There are some Paniolo Green with a little bit of ocean view from the balcony. You have to request the ones toward the west end of the parking lot. Paniola is less than 10 minutes away from the Waikoloa Beach shopping areas, Kingsland and Queensland and about 10 minutes from Hapuna and Mauna Kea beaches. You are also closer to Waimea and Parker Ranch and the north end of Hawaii with the little town of Havi.
Liz


----------



## slip (Nov 23, 2011)

I would stay at Paniolo in a heart beat but my wife likes to not have to drive all 
all the time. If she has oceanfront and walking distance to town, she's happy.
And we all know, when she's happy, I'm happy.

We stayed in Kona and she would of been happy to stay right there but she was
glad we rented a car and explored the island a for a few days. I think the best
beaches are up by Paniolo.


----------



## ronandjoan (Nov 23, 2011)

MichaelColey said:


> I think we've scored some good ones. Ones we have booked for this year and next year's trips:
> 
> The Point at Poipu (#3682)
> Paniolo Greens (#3977)
> ...



I would say, YES, I "THINK" SO TOO!  You have a great list!  and you do such a great job at getting good units!
Looking forward to meeting you.


----------



## ronandjoan (Nov 23, 2011)

I love this ocean front view here at Sea Mountain


----------



## ronandjoan (Nov 24, 2011)

*Happy Thanksgiving sunrise*

This sunrise hit me this morning from our living room as I got up


----------



## Picker57 (Nov 27, 2011)

Sea Mountain - isn't that the one at the south tip of the island? Now THAT is remote !  Thanks so much for the photo - I think that's the first one I've seen of that area. Looks great.  

Regarding Paniolo Greens, I concur.  I love the place, but not everyone does.
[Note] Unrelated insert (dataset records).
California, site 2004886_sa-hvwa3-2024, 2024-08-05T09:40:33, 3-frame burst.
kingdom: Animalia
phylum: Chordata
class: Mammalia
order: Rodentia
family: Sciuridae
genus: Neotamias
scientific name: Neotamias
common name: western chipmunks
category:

It's not a 5-star in the sense of being a "Las Vegas With An Ocean", but it's quiet, scenic, handy to the best beaches (and Mauna Kea is, in my never-humble opinion, one of the best anywhere), handy to Waimea (and the Hawaiian Style Cafe), and to Waikoloa to indulge in a sunset and an adult beverage.  I did read one review (from 2006) that really dissed P.G., one of the reasons being that there was lava in the area. Duh !
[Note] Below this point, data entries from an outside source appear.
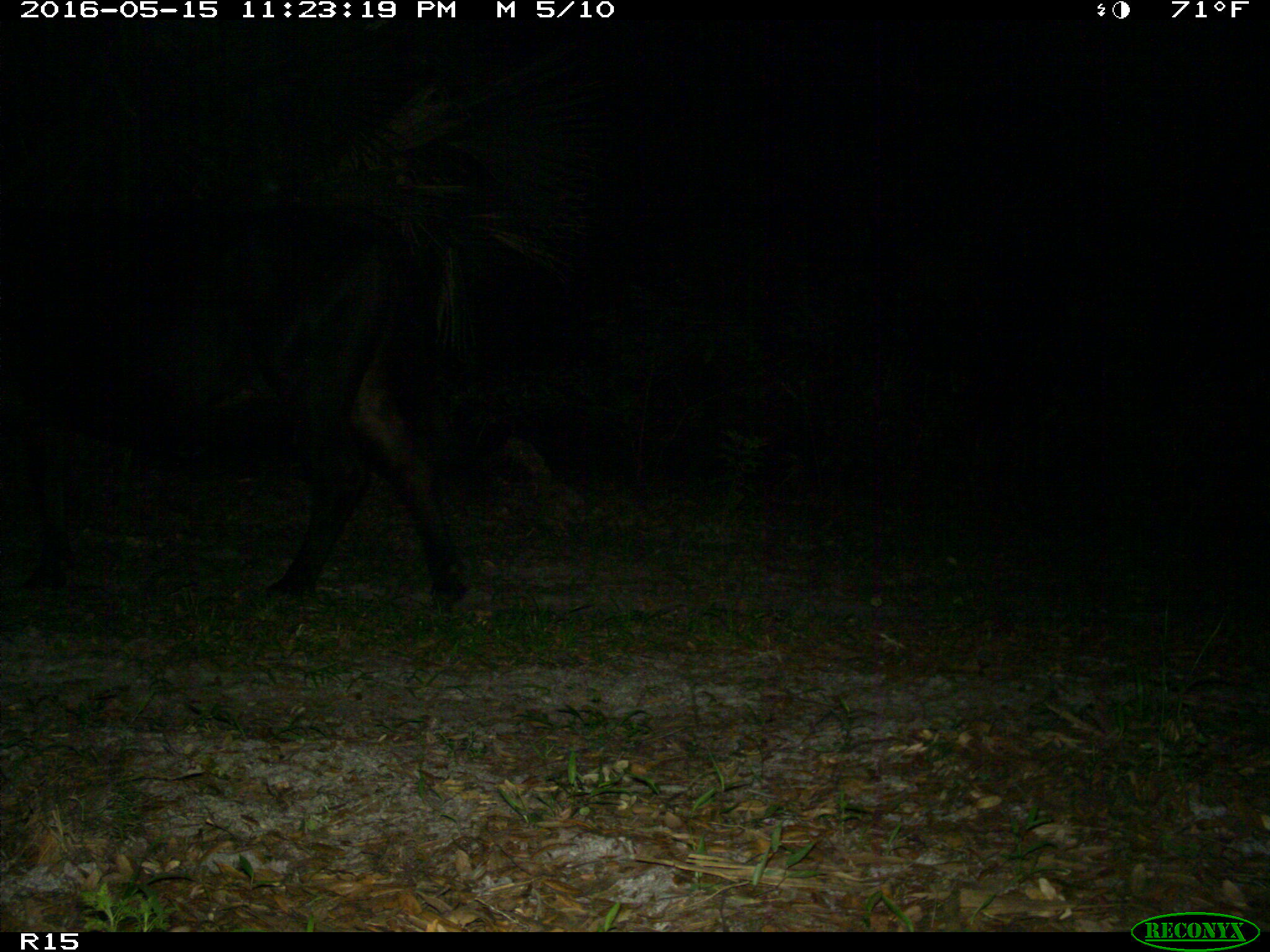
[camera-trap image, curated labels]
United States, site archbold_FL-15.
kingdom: Animalia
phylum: Chordata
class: Mammalia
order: Artiodactyla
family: Bovidae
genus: Bos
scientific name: Bos taurus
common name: domestic cow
Next Thanksgiving on Big Island !!!

          -------------Zach


----------



## MichaelColey (Nov 28, 2011)

Awesome picture, Joan!


----------



## Laurie (Dec 8, 2011)

Picker57 said:
			
		

> Sea Mountain - isn't that the one at the south tip of the island? Now THAT is remote !  Thanks so much for the photo - I think that's the first one I've seen of that area. Looks great.
> 
> Regarding Paniolo Greens, I concur.  I love the place, but not everyone does. It's not a 5-star in the sense of being a "Las Vegas With An Ocean", but it's quiet, scenic, handy to the best beaches (and Mauna Kea is, in my never-humble opinion, one of the best anywhere), handy to Waimea (and the Hawaiian Style Cafe), and to Waikoloa to indulge in a sunset and an adult beverage.  I did read one review (from 2006) that really dissed P.G., one of the reasons being that there was lava in the area. Duh !


I'm sure I'd love Sea Mountain (we drove up to it once), love the area and would like to exchange there sometime - thanks Joan for the pix!

OTOH I didn't care at all for Paniolo Greens - not because of the lava which I ordinarily find quite beautiful, but because it was too far from the ocean and just had a suburban feel, with the golf course and little mall. Plus there was lots of plastic trash caught in the trees in our view, which was over the lava to the very distant ocean. We've been to the Big Island 4x now, a long trip for us east coasters; Paniolo Greens was the only stay that was disappointing. The unit was big but that's not why we go - it just didn't have the elements I travel there for.

One of my favorite areas of the Big Island rarely mentioned is near Kapoho - the warm ponds for snorkeling, the Red Road, etc. No timeshares, we took a private rental once, at Champagne Pond.

Edited to add: we had good experiences at both Royal Sea Cliff on Big Island, and Kuleana Club on Maui - oceanfront views, palm trees and black lava rocks from the lanai, sounds of waves crashing, etc. Not 5-star either, but suited me just fine.


----------



## geoand (Dec 8, 2011)

When I look for a place to stay, I am more interested in how close it is to the things that I like doing than the luxury of the place.  I have been to the Islands about 20 times in the past 33 years.  What I like is the water.  What I like is the sunsets.  You get my drift.  Not interested in being on the lanai watching a sunset.  I want to be on that beach with a cool drink, camera, and DW and friends.  The beaches within 10 to 15 minutes from PG can't be beat.


----------



## carl2591 (Dec 19, 2011)

slip said:


> Mayble
> 
> I started to take video and the decided on pictures. They are not the best but
> a few turned out OK. One reason my wife has the good camera.:rofl: Sorry I
> ...




I thought i was the only person that take pictures of prices at places.  the sales ticket for bongobens was eye opening.. looked like a nice plate full of food at 30.00   but i guess it cost more to eat in paradise..


----------



## slip (Dec 19, 2011)

Definitely costs more in most places. My wife likes to take pictures of that
stuff. She likes to post reviews on Yelp. I don't mind but I feel a little silly
waiting to eat while she takes a picture of my food. In some of the pictures,
you'll see she wasn't fast enough and there's a bite off of my plate.


----------



## carl2591 (Dec 20, 2011)

slip said:


> Definitely costs more in most places. My wife likes to take pictures of that
> stuff. She likes to post reviews on Yelp. I don't mind but I feel a little silly
> waiting to eat while she takes a picture of my food. In some of the pictures,
> you'll see she wasn't fast enough and there's a bite off of my plate.



too funny...:rofl: 

sad but true. not only food, but now air fare from the east coast..  

thanks again..


----------



## slip (Dec 20, 2011)

You always have to watch that airfare. I don't have quite as far to go as you 
do. We just booked our February tickets $856 round trip. I'm always
happy to get them for under $900 and we just made it under this time.


----------